PLAY [overcloud] ******************************************************************************************************************************************************************************************************************************

TASK [Gathering Facts] ************************************************************************************************************************************************************************************************************************
fatal: [192.168.0.60]: UNREACHABLE! => {"changed": false, "msg": "Failed to connect to the host via ssh: Warning: Permanently added '192.168.0.60' (ECDSA) to the list of known hosts.\r\nPermission denied (publickey,gssapi-keyex,gssapi-with-mic,password).\r\n", "unreachable": true}
	to retry, use: --limit @/home/stack/192.168.0.60/tripleo-brhMzi-config/upgrade_steps_playbook.retry

PLAY RECAP ************************************************************************************************************************************************************************************************************************************
192.168.0.60               : ok=0    changed=0    unreachable=1    failed=0

Comment 3 Marios Andreou 2017-10-17 15:44:59 UTC
o/ mcornea 

so there are two username related things here but we should be clear and possibly need to file a new BZ for the tracking. This BZ as currently titled is about the username that the upgrade-non-controller.sh is trying to use when ssh-ing to the overcloud nodes. As per comment #1 and #2 you can override this OK with the existing UPGRADE_NODE_USER environment variable prior to invoking the upgrade-non-controller.sh. For a better user experience we can also consider the patch at https://review.openstack.org/#/c/512638/ which wires that up via a --overcloud-user cli option to the upgrade-non-controller.sh. 

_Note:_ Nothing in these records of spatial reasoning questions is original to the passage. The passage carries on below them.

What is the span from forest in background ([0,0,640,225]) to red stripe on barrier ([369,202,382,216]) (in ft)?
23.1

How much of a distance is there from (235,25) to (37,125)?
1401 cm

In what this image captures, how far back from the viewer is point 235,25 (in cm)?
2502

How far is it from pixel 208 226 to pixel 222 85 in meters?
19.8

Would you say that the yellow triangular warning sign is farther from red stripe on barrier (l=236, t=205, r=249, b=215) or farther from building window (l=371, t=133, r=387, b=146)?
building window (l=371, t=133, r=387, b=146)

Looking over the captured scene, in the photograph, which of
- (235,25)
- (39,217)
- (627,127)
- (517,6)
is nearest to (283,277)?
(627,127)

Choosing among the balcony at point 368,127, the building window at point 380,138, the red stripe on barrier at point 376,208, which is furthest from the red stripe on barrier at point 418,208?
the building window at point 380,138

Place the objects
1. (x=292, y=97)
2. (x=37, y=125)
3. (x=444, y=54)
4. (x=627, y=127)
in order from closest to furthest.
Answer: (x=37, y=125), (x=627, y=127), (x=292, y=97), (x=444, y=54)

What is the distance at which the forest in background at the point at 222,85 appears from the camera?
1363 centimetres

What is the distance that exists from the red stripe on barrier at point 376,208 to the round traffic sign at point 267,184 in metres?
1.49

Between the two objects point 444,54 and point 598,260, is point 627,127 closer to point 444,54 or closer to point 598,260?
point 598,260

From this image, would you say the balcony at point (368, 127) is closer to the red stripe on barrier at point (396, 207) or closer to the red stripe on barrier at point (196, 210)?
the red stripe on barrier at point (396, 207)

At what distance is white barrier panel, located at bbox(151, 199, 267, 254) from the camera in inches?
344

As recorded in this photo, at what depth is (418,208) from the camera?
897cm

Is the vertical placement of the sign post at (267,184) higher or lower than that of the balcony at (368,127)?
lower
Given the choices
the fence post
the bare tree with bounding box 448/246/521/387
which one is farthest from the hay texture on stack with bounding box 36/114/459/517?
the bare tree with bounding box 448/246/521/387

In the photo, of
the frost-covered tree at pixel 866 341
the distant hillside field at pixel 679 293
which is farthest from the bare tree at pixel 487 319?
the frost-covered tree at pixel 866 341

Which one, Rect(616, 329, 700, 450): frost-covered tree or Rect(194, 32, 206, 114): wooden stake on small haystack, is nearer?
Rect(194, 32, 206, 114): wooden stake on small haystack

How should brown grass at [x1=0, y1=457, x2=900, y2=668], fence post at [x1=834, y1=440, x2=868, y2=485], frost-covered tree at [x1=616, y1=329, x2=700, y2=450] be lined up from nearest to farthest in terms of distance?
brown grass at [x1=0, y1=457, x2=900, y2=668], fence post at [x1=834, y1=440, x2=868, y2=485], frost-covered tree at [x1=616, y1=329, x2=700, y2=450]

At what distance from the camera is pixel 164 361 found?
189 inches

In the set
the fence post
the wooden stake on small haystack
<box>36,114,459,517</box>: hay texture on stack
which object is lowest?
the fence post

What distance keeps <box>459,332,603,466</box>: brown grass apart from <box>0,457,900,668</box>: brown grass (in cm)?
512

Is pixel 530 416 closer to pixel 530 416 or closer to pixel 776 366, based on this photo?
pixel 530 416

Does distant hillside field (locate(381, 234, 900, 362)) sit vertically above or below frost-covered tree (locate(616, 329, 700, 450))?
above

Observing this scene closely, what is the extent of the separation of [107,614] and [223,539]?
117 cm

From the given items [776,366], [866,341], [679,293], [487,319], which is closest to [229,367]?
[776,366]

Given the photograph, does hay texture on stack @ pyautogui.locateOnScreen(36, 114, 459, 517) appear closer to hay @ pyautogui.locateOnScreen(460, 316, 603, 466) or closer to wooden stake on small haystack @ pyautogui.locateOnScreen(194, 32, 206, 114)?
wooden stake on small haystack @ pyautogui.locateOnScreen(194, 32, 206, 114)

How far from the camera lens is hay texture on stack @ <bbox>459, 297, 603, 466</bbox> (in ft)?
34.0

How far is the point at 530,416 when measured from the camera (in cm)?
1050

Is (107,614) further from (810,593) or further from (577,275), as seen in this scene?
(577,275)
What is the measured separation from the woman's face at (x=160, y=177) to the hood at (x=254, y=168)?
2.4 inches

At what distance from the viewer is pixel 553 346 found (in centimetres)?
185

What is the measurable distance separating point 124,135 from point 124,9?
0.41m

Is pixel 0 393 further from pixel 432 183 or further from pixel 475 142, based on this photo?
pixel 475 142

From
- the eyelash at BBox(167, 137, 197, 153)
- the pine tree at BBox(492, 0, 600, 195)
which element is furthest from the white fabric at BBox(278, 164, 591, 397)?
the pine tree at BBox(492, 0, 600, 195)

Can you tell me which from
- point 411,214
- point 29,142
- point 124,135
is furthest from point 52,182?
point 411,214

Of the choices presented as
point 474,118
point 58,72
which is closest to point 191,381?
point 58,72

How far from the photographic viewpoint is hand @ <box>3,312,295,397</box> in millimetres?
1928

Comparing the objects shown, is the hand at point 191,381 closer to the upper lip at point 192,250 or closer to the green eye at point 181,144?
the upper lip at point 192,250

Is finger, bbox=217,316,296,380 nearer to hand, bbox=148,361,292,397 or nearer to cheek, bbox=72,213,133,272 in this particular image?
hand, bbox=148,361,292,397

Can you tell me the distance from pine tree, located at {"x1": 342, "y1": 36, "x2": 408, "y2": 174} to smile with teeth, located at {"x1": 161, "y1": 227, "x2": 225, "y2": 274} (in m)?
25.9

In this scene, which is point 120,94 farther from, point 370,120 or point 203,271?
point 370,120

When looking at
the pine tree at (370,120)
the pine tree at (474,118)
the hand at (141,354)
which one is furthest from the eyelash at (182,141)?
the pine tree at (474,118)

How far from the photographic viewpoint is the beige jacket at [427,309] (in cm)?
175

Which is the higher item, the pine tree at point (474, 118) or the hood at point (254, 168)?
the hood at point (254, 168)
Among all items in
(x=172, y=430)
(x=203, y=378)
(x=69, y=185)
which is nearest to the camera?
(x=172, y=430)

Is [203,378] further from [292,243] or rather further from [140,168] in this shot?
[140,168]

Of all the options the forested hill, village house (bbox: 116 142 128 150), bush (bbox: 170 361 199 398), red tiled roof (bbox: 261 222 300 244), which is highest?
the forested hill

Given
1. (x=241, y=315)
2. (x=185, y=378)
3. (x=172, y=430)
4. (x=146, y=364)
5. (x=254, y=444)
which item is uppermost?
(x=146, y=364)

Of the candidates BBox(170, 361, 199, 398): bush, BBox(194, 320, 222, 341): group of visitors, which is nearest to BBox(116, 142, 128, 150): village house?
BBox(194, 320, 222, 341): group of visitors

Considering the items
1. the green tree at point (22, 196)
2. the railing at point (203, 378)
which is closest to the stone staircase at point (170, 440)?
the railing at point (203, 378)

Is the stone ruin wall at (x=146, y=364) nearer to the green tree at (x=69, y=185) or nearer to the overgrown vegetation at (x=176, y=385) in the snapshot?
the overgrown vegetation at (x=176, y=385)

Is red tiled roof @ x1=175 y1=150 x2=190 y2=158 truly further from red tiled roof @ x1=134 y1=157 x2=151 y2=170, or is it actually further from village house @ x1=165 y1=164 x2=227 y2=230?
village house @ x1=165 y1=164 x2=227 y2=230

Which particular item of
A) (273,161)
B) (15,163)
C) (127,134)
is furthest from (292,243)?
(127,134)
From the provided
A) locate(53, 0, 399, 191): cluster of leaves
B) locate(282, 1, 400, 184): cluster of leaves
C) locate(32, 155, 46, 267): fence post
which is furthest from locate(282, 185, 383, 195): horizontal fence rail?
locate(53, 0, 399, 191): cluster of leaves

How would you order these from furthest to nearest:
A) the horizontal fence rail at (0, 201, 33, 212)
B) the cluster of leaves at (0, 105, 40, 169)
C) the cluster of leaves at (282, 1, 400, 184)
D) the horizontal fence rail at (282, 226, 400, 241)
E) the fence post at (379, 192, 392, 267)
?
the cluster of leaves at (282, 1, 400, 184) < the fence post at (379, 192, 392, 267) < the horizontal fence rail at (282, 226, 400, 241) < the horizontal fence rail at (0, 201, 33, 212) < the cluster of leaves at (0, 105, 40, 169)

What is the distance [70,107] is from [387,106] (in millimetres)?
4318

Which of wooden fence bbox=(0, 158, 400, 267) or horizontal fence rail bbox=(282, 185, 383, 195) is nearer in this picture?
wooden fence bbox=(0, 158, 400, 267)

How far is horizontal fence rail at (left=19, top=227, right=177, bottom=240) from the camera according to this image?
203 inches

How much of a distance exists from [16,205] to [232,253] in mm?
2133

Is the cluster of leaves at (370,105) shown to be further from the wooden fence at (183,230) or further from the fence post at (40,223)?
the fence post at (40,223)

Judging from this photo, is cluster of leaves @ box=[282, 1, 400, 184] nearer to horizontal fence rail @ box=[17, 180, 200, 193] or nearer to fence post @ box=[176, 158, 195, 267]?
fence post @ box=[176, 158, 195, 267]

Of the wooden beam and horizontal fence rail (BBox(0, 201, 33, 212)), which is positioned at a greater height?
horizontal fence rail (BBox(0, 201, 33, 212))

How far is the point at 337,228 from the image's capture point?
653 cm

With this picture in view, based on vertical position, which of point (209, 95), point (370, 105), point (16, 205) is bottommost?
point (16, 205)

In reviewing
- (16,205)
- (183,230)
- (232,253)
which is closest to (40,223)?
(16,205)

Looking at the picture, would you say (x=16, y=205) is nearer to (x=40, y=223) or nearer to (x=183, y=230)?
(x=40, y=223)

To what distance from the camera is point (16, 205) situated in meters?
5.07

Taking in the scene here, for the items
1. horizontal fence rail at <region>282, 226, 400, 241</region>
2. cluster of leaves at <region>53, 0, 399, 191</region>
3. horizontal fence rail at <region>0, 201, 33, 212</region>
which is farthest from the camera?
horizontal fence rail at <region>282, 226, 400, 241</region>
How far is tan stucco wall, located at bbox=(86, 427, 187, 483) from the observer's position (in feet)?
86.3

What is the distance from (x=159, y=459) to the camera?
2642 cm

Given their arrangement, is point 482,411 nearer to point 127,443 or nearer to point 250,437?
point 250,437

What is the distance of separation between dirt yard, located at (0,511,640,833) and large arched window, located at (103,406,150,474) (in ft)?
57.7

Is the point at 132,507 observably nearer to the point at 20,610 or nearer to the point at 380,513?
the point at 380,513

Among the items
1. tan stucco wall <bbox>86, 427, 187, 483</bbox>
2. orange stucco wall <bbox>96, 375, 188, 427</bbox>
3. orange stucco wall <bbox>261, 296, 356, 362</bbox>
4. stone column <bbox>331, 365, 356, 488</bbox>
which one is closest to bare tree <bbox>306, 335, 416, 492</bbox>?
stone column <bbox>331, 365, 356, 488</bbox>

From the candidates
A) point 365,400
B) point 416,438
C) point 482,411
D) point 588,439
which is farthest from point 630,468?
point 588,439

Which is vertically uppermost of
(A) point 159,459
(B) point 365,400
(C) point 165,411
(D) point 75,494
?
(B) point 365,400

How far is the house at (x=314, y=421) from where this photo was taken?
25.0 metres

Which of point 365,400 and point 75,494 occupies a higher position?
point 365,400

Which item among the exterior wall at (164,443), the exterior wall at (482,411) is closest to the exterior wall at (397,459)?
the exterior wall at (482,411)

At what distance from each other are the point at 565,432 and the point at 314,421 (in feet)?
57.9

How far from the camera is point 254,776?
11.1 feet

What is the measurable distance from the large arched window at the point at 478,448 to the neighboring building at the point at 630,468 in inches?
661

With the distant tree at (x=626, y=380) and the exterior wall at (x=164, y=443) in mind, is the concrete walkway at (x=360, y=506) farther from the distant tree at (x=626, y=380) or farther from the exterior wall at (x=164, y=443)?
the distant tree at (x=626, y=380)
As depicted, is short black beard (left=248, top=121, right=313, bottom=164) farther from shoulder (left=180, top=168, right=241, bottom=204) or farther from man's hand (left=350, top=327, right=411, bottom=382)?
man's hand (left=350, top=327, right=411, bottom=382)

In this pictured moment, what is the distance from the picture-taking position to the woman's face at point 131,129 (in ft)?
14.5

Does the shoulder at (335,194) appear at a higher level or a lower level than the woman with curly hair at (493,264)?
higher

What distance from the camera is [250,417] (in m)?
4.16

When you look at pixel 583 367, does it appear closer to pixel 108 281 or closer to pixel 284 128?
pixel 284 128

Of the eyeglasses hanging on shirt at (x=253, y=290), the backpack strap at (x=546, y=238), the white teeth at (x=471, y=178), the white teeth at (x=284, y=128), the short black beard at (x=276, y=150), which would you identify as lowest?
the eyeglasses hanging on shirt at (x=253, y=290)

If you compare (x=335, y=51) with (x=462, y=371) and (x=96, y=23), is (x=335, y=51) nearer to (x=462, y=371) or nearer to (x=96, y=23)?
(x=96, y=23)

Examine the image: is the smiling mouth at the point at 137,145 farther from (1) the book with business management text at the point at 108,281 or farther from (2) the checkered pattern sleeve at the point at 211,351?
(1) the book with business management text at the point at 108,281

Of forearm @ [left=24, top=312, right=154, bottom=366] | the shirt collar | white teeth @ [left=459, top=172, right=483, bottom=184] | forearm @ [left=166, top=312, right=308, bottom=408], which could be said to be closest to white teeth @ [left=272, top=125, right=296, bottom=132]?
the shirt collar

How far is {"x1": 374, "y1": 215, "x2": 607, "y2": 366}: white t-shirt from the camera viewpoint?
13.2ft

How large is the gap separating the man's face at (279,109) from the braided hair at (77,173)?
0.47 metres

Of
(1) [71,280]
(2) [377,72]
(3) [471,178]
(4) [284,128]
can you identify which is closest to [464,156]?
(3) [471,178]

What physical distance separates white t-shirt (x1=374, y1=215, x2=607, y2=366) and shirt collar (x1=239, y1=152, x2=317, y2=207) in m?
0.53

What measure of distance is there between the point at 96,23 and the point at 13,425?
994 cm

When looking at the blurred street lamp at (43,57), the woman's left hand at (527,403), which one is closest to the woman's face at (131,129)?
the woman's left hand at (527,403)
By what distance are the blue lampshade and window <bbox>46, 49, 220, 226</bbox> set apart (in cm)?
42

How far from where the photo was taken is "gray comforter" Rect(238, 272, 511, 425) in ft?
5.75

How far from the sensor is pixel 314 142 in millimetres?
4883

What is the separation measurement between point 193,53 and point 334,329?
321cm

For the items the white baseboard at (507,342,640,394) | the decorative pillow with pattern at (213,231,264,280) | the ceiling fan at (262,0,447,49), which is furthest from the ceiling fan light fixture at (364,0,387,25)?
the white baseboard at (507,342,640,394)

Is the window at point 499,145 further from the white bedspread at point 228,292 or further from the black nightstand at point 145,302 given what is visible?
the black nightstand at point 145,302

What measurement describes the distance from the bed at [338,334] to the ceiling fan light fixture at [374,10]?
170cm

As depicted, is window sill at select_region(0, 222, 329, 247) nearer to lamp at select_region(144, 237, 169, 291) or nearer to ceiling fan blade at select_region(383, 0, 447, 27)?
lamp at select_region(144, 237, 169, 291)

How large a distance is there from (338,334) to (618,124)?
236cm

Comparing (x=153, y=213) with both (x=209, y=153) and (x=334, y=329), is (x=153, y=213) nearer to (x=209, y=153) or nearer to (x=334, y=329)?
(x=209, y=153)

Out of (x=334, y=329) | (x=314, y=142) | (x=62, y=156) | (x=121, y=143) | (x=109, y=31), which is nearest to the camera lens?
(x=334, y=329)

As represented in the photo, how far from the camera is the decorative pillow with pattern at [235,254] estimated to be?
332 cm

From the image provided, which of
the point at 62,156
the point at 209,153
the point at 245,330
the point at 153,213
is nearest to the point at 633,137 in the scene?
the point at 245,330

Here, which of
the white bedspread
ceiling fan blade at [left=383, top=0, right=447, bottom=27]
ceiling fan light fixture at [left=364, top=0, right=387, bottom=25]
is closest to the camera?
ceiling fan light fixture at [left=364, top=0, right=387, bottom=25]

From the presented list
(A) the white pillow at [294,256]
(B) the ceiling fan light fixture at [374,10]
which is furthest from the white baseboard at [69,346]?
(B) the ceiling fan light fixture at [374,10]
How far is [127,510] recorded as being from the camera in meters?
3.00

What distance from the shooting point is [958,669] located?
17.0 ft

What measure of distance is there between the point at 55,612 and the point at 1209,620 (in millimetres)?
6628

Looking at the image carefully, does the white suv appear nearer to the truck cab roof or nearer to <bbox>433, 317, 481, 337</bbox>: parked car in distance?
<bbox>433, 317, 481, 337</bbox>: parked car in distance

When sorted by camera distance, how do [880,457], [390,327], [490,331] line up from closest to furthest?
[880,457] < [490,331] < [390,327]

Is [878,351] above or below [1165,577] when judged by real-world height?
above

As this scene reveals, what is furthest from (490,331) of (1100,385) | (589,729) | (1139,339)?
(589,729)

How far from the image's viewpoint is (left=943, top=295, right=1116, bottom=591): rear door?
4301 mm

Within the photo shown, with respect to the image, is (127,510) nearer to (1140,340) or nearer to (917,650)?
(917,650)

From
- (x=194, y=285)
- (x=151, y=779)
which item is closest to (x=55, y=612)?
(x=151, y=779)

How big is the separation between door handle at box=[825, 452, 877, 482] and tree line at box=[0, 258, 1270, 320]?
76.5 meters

The other issue as per comment #2 is the username expected by the tripleo ansible inventory. I just spent some time digging, the ansible_ssh_user we spoke about earlier was added here https://review.openstack.org/#/c/493046/. I spotted this while trying to work out how to override it https://github.com/openstack/tripleo-validations/blob/27193e01a42aa00c2058d49c6ae7cf9cdd659aa7/scripts/tripleo-ansible-inventory#L55-L57 - so I think we should be able to use a config file specifying the desired ansible_ssh_user ? I will need to followup with someone from DFG:DF to confirm this still. We might also consider filing a new BZ for this one but it isn't yet clear if we will need any code changes here yet so we can wait for now I think.

thanks

Comment 4 James Slagle 2017-10-17 16:00:14 UTC
you need to pass --ansible_ssh_user to tripleo-ansible-inventory. if that can't be done via -i on the ansible-playbook command line, then generate the inventory to a static file first with --static-inventory <file-path>

Comment 6 mathieu bultel 2017-11-15 16:03:38 UTC
openstack-tripleo-common-7.6.3-3.el7ost

Comment 10 errata-xmlrpc 2017-12-13 22:15:46 UTC
Since the problem described in this bug report should be
resolved in a recent advisory, it has been closed with a
resolution of ERRATA.

For information on the advisory, and where to find the updated
files, follow the link below.

If the solution does not work for you, open a new bug report.

https://access.redhat.com/errata/RHEA-2017:3462